Goal ▸
Please recast the lines from the one containing "With respect to" through the last line as a Markdown table with the columns Row and Line. Number each row and leave out blank lines.

Provided material ▸
_ _ _ _ _ _ _

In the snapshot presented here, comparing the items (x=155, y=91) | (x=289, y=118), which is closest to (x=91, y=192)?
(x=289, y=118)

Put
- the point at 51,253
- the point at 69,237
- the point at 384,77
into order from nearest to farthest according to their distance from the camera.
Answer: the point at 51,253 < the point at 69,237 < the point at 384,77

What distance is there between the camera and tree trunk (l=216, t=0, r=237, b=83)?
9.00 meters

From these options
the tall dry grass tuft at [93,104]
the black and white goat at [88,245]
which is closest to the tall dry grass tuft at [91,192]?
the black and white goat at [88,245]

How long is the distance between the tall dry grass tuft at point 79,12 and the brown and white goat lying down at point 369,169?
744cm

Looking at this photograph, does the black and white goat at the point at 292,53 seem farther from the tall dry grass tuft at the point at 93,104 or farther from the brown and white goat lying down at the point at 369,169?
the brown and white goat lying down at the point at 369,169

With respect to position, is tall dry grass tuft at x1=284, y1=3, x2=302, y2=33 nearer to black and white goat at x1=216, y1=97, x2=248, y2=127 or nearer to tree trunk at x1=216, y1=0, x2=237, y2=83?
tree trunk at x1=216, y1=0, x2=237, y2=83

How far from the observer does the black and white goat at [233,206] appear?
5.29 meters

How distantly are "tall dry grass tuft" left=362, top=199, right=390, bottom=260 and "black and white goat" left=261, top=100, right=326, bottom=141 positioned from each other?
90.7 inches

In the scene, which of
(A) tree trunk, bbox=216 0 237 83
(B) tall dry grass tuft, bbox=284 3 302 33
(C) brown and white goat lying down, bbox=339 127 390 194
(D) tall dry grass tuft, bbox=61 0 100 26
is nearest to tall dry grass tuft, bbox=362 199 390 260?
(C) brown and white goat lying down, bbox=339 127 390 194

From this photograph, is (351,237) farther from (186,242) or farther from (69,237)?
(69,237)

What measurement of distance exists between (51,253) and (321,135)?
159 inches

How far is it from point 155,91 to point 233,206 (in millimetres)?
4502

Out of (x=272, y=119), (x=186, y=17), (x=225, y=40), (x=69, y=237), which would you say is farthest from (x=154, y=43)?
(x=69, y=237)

_ _ _ _ _ _ _

Written solution ▸
| Row | Line |
|---|---|
| 1 | With respect to position, is tall dry grass tuft at x1=284, y1=3, x2=302, y2=33 nearer to black and white goat at x1=216, y1=97, x2=248, y2=127 or nearer to tree trunk at x1=216, y1=0, x2=237, y2=83? |
| 2 | tree trunk at x1=216, y1=0, x2=237, y2=83 |
| 3 | How far from the observer does the black and white goat at [233,206] appear? |
| 4 | 5.29 meters |
| 5 | How distantly are "tall dry grass tuft" left=362, top=199, right=390, bottom=260 and "black and white goat" left=261, top=100, right=326, bottom=141 positioned from each other? |
| 6 | 90.7 inches |
| 7 | In the scene, which of |
| 8 | (A) tree trunk, bbox=216 0 237 83 |
| 9 | (B) tall dry grass tuft, bbox=284 3 302 33 |
| 10 | (C) brown and white goat lying down, bbox=339 127 390 194 |
| 11 | (D) tall dry grass tuft, bbox=61 0 100 26 |
| 12 | is nearest to tall dry grass tuft, bbox=362 199 390 260? |
| 13 | (C) brown and white goat lying down, bbox=339 127 390 194 |
| 14 | From this photograph, is (351,237) farther from (186,242) or farther from (69,237)? |
| 15 | (69,237) |
| 16 | What measurement of distance exists between (51,253) and (321,135)? |
| 17 | 159 inches |
| 18 | How far is it from point 155,91 to point 233,206 (in millimetres)? |
| 19 | 4502 |
| 20 | Out of (x=272, y=119), (x=186, y=17), (x=225, y=40), (x=69, y=237), which would you say is farthest from (x=154, y=43)? |
| 21 | (x=69, y=237) |